The number of chunks per column

Get a reference to the schema fields of the DataFrame.

Example
let earth: DataFrame = df!("Surface type" => &["Water", "Land"],
                           "Fraction" => &[0.708, 0.292])?;

let f1: Field = Field::new("Surface type", DataType::Utf8);
let f2: Field = Field::new("Fraction", DataType::Float64);

assert_eq!(earth.fields(), &[f1, f2]);

Get (height, width) of the DataFrame.

Example
let df0: DataFrame = DataFrame::default();
let df1: DataFrame = df!("1" => &[1, 2, 3, 4, 5])?;
let df2: DataFrame = df!("1" => &[1, 2, 3, 4, 5],
                         "2" => &[1, 2, 3, 4, 5])?;

assert_eq!(df0.shape(), (0 ,0));
assert_eq!(df1.shape(), (5, 1));
assert_eq!(df2.shape(), (5, 2));

Get the width of the DataFrame which is the number of columns.

Example
let df0: DataFrame = DataFrame::default();
let df1: DataFrame = df!("Series 1" => &[0; 0])?;
let df2: DataFrame = df!("Series 1" => &[0; 0],
                         "Series 2" => &[0; 0])?;

assert_eq!(df0.width(), 0);
assert_eq!(df1.width(), 1);
assert_eq!(df2.width(), 2);

Get the height of the DataFrame which is the number of rows.

Example
let df0: DataFrame = DataFrame::default();
let df1: DataFrame = df!("Currency" => &["€", "$"])?;
let df2: DataFrame = df!("Currency" => &["€", "$", "¥", "£", "₿"])?;

assert_eq!(df0.height(), 0);
assert_eq!(df1.height(), 2);
assert_eq!(df2.height(), 5);

Check if the DataFrame is empty.

Example
let df1: DataFrame = DataFrame::default();
assert!(df1.is_empty());

let df2: DataFrame = df!("First name" => &["Forever"],
                         "Last name" => &["Alone"])?;
assert!(!df2.is_empty());

Add multiple Series to a DataFrame. The added Series are required to have the same length.

Example
fn stack(df: &mut DataFrame, columns: &[Series]) {
    df.hstack_mut(columns);
}

Add multiple Series to a DataFrame. The added Series are required to have the same length.

Example
let df1: DataFrame = df!("Element" => &["Copper", "Silver", "Gold"])?;
let s1: Series = Series::new("Proton", &[29, 47, 79]);
let s2: Series = Series::new("Electron", &[29, 47, 79]);

let df2: DataFrame = df1.hstack(&[s1, s2])?;
assert_eq!(df2.shape(), (3, 3));
println!("{}", df2);

Output:

shape: (3, 3)
+---------+--------+----------+
| Element | Proton | Electron |
| ---     | ---    | ---      |
| str     | i32    | i32      |
+=========+========+==========+
| Copper  | 29     | 29       |
+---------+--------+----------+
| Silver  | 47     | 47       |
+---------+--------+----------+
| Gold    | 79     | 79       |
+---------+--------+----------+

Concatenate a DataFrame to this DataFrame and return as newly allocated DataFrame.
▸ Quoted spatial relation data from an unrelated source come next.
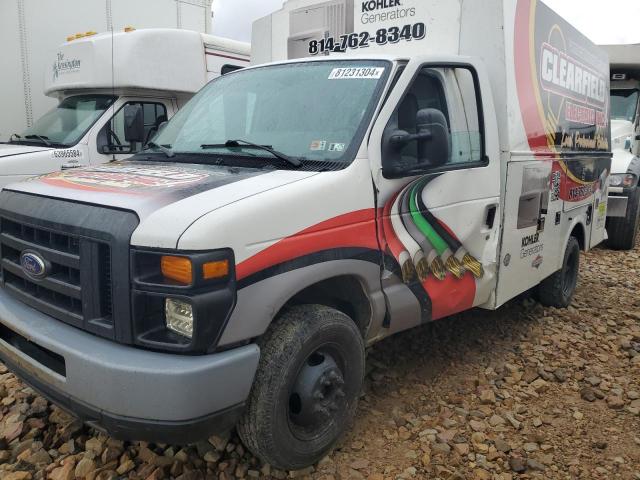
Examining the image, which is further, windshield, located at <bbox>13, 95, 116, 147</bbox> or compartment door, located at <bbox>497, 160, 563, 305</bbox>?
windshield, located at <bbox>13, 95, 116, 147</bbox>

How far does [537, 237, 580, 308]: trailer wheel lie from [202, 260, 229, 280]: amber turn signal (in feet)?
13.3

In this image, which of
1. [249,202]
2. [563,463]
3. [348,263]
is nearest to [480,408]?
[563,463]

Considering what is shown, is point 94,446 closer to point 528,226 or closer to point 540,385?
point 540,385

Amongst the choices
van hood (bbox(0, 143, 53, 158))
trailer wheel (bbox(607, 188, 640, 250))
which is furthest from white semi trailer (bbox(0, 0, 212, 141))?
trailer wheel (bbox(607, 188, 640, 250))

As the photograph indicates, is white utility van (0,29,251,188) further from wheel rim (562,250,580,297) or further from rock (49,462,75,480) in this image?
wheel rim (562,250,580,297)

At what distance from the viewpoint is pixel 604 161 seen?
20.9 ft

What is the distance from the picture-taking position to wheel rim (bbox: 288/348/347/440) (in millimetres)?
2818

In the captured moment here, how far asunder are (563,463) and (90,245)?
108 inches

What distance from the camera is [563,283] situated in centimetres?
558

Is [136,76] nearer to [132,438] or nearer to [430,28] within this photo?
[430,28]

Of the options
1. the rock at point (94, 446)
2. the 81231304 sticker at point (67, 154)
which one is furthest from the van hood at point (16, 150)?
the rock at point (94, 446)

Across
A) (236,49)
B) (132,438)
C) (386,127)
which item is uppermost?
(236,49)

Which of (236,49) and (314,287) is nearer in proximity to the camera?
(314,287)

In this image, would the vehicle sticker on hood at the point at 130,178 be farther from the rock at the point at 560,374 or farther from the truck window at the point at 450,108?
the rock at the point at 560,374
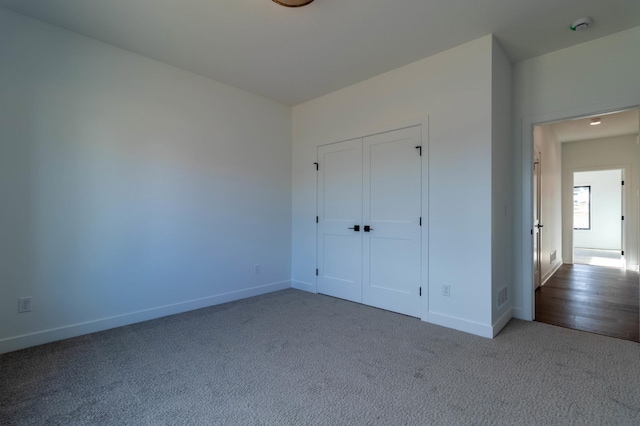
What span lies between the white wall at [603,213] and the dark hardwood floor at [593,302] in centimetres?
504

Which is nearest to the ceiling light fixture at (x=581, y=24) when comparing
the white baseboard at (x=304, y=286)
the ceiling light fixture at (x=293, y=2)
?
the ceiling light fixture at (x=293, y=2)

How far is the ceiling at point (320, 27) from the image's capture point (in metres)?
2.39

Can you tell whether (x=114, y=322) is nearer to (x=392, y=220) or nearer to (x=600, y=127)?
(x=392, y=220)

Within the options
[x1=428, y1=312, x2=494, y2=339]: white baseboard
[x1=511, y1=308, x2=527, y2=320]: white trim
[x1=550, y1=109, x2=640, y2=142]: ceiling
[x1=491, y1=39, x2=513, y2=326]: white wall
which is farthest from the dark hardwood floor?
[x1=550, y1=109, x2=640, y2=142]: ceiling

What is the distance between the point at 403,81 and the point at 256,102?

If many vstack operations are done, it is recommended to call DataFrame::rechunk.

Example
let df1: DataFrame = df!("Element" => &["Copper", "Silver", "Gold"],
                         "Melting Point (K)" => &[1357.77, 1234.93, 1337.33])?;
let df2: DataFrame = df!("Element" => &["Platinum", "Palladium"],
                         "Melting Point (K)" => &[2041.4, 1828.05])?;

let df3: DataFrame = df1.vstack(&df2)?;

assert_eq!(df3.shape(), (5, 2));
println!("{}", df3);

Output:

shape: (5, 2)
+-----------+-------------------+
| Element   | Melting Point (K) |
| ---       | ---               |
| str       | f64               |
+===========+===================+
| Copper    | 1357.77           |
+-----------+-------------------+
| Silver    | 1234.93           |
+-----------+-------------------+
| Gold      | 1337.33           |
+-----------+-------------------+
| Platinum  | 2041.4            |
+-----------+-------------------+
| Palladium | 1828.05           |
+-----------+-------------------+

Concatenate a DataFrame to this DataFrame

If many vstack operations are done, it is recommended to call DataFrame::rechunk.

Example
let mut df1: DataFrame = df!("Element" => &["Copper", "Silver", "Gold"],
                         "Melting Point (K)" => &[1357.77, 1234.93, 1337.33])?;
let df2: DataFrame = df!("Element" => &["Platinum", "Palladium"],
                         "Melting Point (K)" => &[2041.4, 1828.05])?;

df1.vstack_mut(&df2)?;

assert_eq!(df1.shape(), (5, 2));
println!("{}", df1);

Output:

shape: (5, 2)
+-----------+-------------------+
| Element   | Melting Point (K) |
| ---       | ---               |
| str       | f64               |
+===========+===================+
| Copper    | 1357.77           |
+-----------+-------------------+
| Silver    | 1234.93           |
+-----------+-------------------+
| Gold      | 1337.33           |
+-----------+-------------------+
| Platinum  | 2041.4            |
+-----------+-------------------+
| Palladium | 1828.05           |
+-----------+-------------------+

Extend the memory backed by this DataFrame with the values from other.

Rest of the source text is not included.